Asırlık cumbalı evler

Antalya’ya 210, Dalaman’a 130 kilometre uzaklıktaki Kalkan’da, denize açılan sokak ve geçitler iklim şartları göz önüne alınarak oluşturulmuş. İlk bakışta beyaz küp şekerleri anımsatan evler, meltem esintilerinden istifade edecek şekilde kurulmuş. Balkonlar, avlular, çiçekli taraçalar serin ve ferah yerlere konumlanmış. Kalkan mimarisinin en dekoratif ögesi çiçekler. Yani begonviller, zakkumlar ve mis kokulu yaseminler... Sahile doğru taraça taraça inen çarşının minyatür bir film setinden farkı yok. Mavi pervazlı dükkânların çoğu, asırlık cumbalı evlerin giriş katında. Vitrinlerde, raflarda renk ve çeşit bol: Antikalar, gümüş takılar, cam objeler, deri işleri ve tabii ki tarçınlı lokma tatlısı...

------

### Yapılacak Alıştırmalar
a – Kalkan metninde "Antalya’ya 210, Dalaman’a 130 kilometre" diye başlayan paragrafı, ana bilgilerini koruyarak madde madde yazın.
b – Kalkan metnine göre Kalkan mimarisinin en dekoratif ögesi nedir?
c – Kalkan metnini son cümleden sonra sürdürün.

### Verilen Bilgiler
------

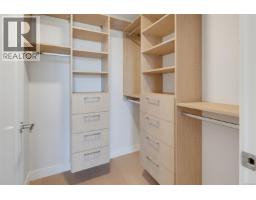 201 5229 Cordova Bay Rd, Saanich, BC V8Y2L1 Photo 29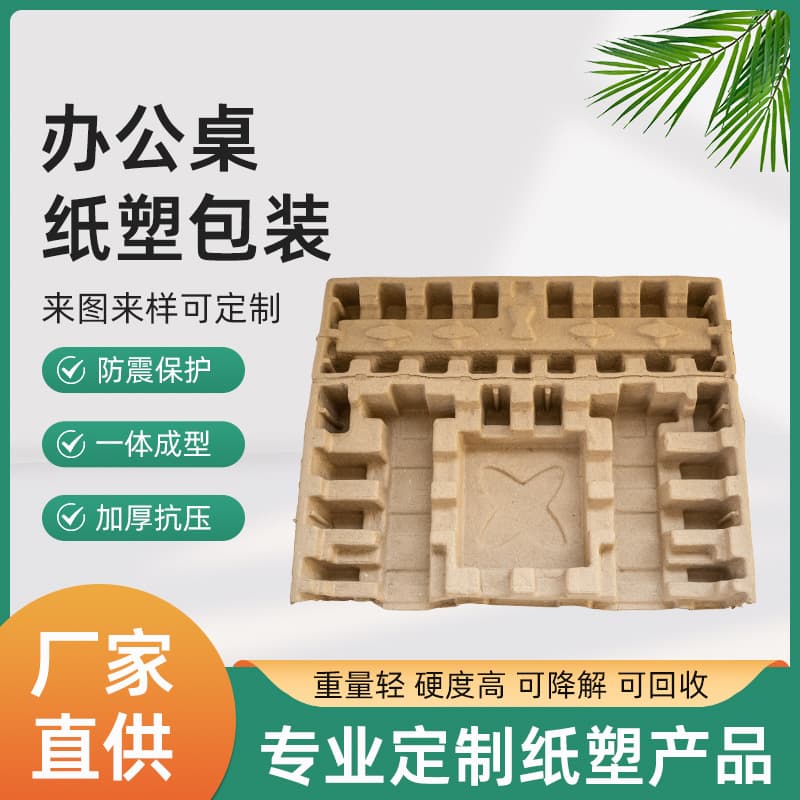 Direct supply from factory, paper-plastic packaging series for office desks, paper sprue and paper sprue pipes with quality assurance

------

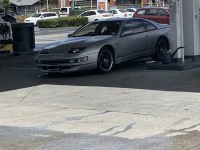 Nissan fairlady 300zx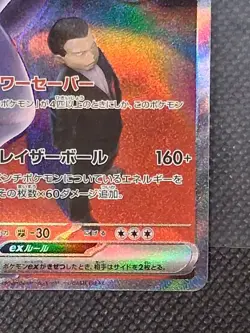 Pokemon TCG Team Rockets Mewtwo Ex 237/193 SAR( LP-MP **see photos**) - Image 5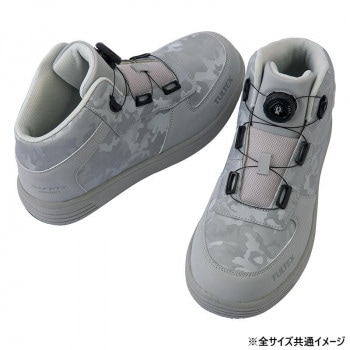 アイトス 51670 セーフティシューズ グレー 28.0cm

------

### Görevlere Göre Cevaplar
a –
- Kalkan, Antalya’ya 210, Dalaman’a 130 kilometre uzaklıktadır.
- Denize açılan sokak ve geçitler iklim şartlarına göre oluşturulmuştur.
- Beyaz küp şekere benzeyen evler, meltemden yararlanacak biçimde kurulmuştur.
- Balkonlar, avlular ve çiçekli taraçalar serin, ferah yerlerdedir.
- Mimarinin en dekoratif ögesi çiçeklerdir: begonviller, zakkumlar, yaseminler.
- Sahile taraça taraça inen çarşı minyatür bir film setine benzer.
- Mavi pervazlı dükkânların çoğu asırlık cumbalı evlerin giriş katındadır.
- Dükkânlarda antikalar, gümüş takılar, cam objeler, deri işleri ve tarçınlı lokma tatlısı satılır.

b – Çiçekler, yani begonviller, zakkumlar ve yaseminler.

c –
Bir Akdeniz rüyası: Kalkan

Gezginlerin uğrak noktası

Adını mürekkepbalığından aldığı rivayet edilen Kalkan, geçmişte Strabon ve Evliya Çelebi gibi seyyahların da ilgisine mazhar olmuş. Piri Reis, ‘Kitab-ı Bahriye’ adlı eserinde Kalkan’daki tatlı su kaynağının, bu köyün temel direği olduğundan söz etmiş. Azra Erhat’a göre Kalkan’da antikçağda yerleşim yokmuş. Çünkü burası Patara, Ksanthos ve Letoon gibi Likya kentlerinin yanında bir sayfiye yeri olarak kalmış. 19’uncu yüzyılda önemli bir liman yerleşimine dönüşen Kalkan, İstanbul-İskenderun gemisinin de duraklarından biriymiş. Ticaret sosyal yaşamı da hareketlendirmiş.

Papyonlu ve fötr şapkalı erkeklerle şık giyimli kadınlar ışıl ışıl aydınlatılan sokaklarda gezinirmiş. İlk belediyesi 1928’de kurulan Kalkan’da deniz, turkuvazla lacivert karışımı bir renk. Tepeden aşağıya kadar bir tuvale aktarılmış gibi duran su, o kadar berrak ki titreşimlerin aksını bile izleyebiliyorsunuz. Dalgaların kıyıya yayılan ritmik melodisiyse kulakların pasını siliyor. Sahil, balıkçı teknelerinin, mavi yolculuk guletlerinin ve yatların park alanı olduğu için sadece belirli yerlerden denize girilebiliyor. Dünyanın en güzel 10 plajı arasında gösterilen Kaputaş Plajı da Kalkan’ın hemen yanıbaşında. Patara’da at safari, Eşen Çayı’nda kano ve Kalkan açıklarında su sporları bölgenin konuklarına sunduğu olanaklardan bazıları. Dahası, rüzgâra karşı korunaklı olan Kalkan’da kışın bile ısı çok düşmediği için, deniz mevsimi uzun sürüyor.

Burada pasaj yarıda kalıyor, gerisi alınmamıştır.